Now the going was easy, and all the legs worked, and the shell boosted along, waggling from side to side. A sedan driven by a forty-year old woman approached. She saw the turtle and swung to the right, off the highway, the wheels screamed and a cloud of dust boiled up, two wheels lifted for a moment and then settled, the car skidded back onto the road, and went on, but more slowly. The turtle had jerked into its shell, but now it hurried on, for the highway was burning hot.

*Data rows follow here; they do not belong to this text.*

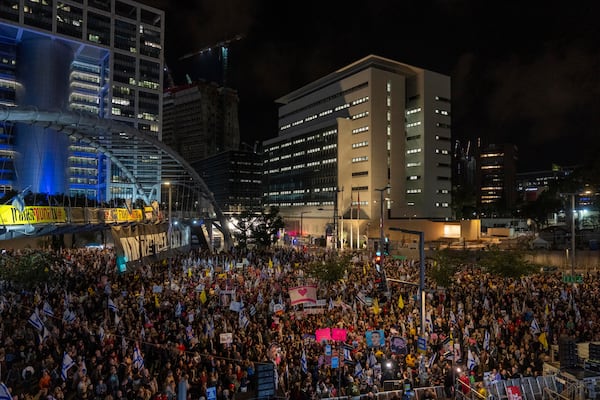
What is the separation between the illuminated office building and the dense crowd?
6334 cm

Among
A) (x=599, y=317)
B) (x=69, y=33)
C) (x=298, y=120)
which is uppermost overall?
(x=69, y=33)

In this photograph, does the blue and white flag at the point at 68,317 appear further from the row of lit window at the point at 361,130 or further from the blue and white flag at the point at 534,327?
the row of lit window at the point at 361,130

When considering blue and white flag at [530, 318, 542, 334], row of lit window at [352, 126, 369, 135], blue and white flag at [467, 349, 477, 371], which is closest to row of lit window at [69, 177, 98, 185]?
row of lit window at [352, 126, 369, 135]

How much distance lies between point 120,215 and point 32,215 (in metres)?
9.60

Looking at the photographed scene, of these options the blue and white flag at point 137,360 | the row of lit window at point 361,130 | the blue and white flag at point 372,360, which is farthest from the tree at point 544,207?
the blue and white flag at point 137,360

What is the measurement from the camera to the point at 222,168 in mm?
162250

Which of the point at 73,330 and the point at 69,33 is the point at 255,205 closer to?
the point at 69,33

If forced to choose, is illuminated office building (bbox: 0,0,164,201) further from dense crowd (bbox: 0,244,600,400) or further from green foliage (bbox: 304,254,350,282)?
Result: dense crowd (bbox: 0,244,600,400)

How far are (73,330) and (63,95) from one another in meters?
92.9

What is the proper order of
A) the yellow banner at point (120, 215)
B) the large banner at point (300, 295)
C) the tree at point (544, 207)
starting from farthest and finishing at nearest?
the tree at point (544, 207), the yellow banner at point (120, 215), the large banner at point (300, 295)

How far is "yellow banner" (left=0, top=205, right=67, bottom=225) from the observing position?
17844mm

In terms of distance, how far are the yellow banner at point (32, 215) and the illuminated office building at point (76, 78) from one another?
5816 cm

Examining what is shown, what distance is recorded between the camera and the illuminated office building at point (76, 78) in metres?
87.1

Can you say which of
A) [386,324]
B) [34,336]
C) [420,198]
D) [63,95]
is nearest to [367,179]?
[420,198]
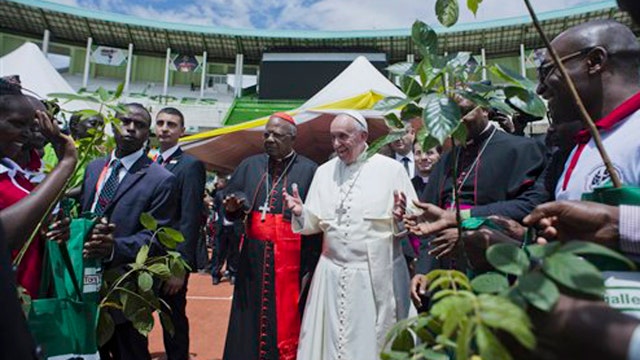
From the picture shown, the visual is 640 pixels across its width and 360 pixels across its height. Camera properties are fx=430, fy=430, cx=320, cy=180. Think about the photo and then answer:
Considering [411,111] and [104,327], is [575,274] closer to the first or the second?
[411,111]

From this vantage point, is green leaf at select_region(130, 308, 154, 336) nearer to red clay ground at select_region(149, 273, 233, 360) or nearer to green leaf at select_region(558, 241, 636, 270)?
green leaf at select_region(558, 241, 636, 270)

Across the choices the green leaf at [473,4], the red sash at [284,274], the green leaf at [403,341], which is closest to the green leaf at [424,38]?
the green leaf at [473,4]

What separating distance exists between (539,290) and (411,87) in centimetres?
63

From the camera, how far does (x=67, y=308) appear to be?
5.54 ft

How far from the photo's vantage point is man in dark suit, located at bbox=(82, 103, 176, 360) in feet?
8.07

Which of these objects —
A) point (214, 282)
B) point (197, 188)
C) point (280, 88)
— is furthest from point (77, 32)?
point (197, 188)

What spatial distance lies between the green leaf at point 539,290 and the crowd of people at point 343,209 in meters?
0.04

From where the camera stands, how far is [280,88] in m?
28.1

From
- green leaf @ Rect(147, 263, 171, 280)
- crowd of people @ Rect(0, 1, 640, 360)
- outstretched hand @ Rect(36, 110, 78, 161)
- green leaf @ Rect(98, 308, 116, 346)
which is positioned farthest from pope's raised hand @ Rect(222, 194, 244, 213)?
outstretched hand @ Rect(36, 110, 78, 161)

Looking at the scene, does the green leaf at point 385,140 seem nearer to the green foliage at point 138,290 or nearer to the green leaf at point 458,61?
the green leaf at point 458,61

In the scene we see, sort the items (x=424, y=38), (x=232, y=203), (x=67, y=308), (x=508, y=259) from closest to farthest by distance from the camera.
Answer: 1. (x=508, y=259)
2. (x=424, y=38)
3. (x=67, y=308)
4. (x=232, y=203)

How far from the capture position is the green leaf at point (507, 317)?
1.73 ft

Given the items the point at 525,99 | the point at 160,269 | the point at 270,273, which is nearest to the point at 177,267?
the point at 160,269

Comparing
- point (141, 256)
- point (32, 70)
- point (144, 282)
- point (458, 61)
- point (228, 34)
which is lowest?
point (144, 282)
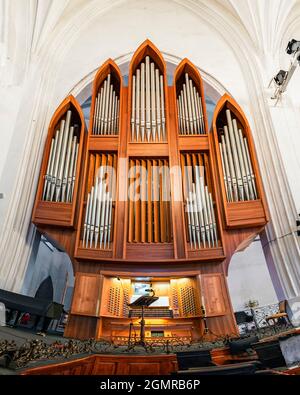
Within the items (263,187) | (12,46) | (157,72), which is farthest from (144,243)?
(12,46)

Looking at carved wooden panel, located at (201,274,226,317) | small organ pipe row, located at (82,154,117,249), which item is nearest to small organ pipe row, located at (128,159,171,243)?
small organ pipe row, located at (82,154,117,249)

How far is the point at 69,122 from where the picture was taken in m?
7.20

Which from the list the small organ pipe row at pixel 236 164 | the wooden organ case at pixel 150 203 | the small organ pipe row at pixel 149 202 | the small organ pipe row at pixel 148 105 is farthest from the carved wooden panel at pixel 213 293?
the small organ pipe row at pixel 148 105

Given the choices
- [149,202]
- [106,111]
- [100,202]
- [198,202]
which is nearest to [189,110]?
[106,111]

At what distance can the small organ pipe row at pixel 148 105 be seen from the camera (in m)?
7.05

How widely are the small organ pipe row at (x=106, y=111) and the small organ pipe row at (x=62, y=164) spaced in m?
0.67

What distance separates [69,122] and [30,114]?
98 centimetres

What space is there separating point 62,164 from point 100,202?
150 centimetres

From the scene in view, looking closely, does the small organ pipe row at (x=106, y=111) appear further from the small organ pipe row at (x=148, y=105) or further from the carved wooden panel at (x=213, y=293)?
the carved wooden panel at (x=213, y=293)

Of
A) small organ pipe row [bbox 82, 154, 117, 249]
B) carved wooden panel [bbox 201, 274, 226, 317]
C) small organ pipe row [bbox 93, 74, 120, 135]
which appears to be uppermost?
small organ pipe row [bbox 93, 74, 120, 135]

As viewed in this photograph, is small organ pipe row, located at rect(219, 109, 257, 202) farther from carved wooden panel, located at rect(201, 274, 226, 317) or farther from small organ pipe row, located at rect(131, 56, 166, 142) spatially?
carved wooden panel, located at rect(201, 274, 226, 317)

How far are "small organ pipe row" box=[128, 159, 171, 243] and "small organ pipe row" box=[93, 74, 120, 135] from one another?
1.25m

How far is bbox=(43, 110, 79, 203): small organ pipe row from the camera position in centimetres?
621
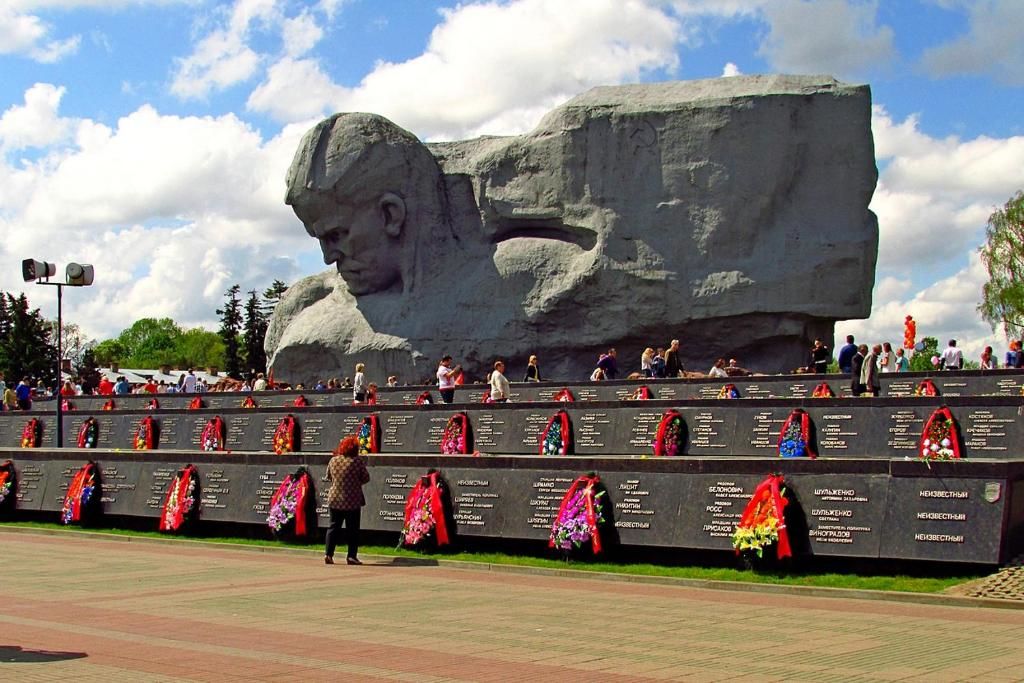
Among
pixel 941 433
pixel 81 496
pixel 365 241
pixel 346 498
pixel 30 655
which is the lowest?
pixel 30 655

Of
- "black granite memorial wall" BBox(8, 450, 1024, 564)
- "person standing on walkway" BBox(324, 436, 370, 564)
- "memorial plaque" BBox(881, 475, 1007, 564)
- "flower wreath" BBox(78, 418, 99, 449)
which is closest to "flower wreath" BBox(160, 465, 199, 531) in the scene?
"black granite memorial wall" BBox(8, 450, 1024, 564)

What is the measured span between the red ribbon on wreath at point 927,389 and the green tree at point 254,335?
159 feet

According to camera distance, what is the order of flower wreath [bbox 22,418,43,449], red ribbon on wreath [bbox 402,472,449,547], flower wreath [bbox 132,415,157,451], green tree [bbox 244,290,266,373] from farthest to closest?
green tree [bbox 244,290,266,373], flower wreath [bbox 22,418,43,449], flower wreath [bbox 132,415,157,451], red ribbon on wreath [bbox 402,472,449,547]

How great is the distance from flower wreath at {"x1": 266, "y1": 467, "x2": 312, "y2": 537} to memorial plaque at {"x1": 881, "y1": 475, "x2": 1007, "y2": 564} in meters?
7.02

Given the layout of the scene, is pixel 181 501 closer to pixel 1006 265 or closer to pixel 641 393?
pixel 641 393

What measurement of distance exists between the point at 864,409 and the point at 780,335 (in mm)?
12069

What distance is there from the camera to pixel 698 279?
27000 millimetres

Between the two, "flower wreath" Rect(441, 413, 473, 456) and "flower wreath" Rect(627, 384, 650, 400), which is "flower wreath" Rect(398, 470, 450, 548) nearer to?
"flower wreath" Rect(441, 413, 473, 456)

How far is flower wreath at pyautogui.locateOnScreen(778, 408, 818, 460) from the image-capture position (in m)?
14.8

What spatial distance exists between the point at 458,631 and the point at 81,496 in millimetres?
10305

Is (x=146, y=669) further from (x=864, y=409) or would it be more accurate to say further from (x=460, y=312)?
(x=460, y=312)

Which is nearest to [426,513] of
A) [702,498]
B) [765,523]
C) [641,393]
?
[702,498]

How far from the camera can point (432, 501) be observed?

And now a light truck approached, and as it came near, the driver saw the turtle and swerved to hit it. His front wheel struck the edge of the shell, flipped the turtle like a tiddly-wink, spun it like a coin, and rolled it off the highway. The truck went back to its course along the right side. Lying on its back, the turtle was tight in its shell for a long time. But at last its legs waved in the air, reaching for something to pull it over. Its front foot caught a piece of quartz and little by little the shell pulled over and flopped upright. The wild oat head fell out and three of the spearhead seeds stuck in the ground. And as the turtle crawled on down the embankment, its shell dragged dirt over the seeds. The turtle entered a dust road and jerked itself along, drawing a wavy shallow trench in the dust with its shell. The old humorous eyes looked ahead, and the horny beak opened a little. His yellow toe nails slipped a fraction in the dust.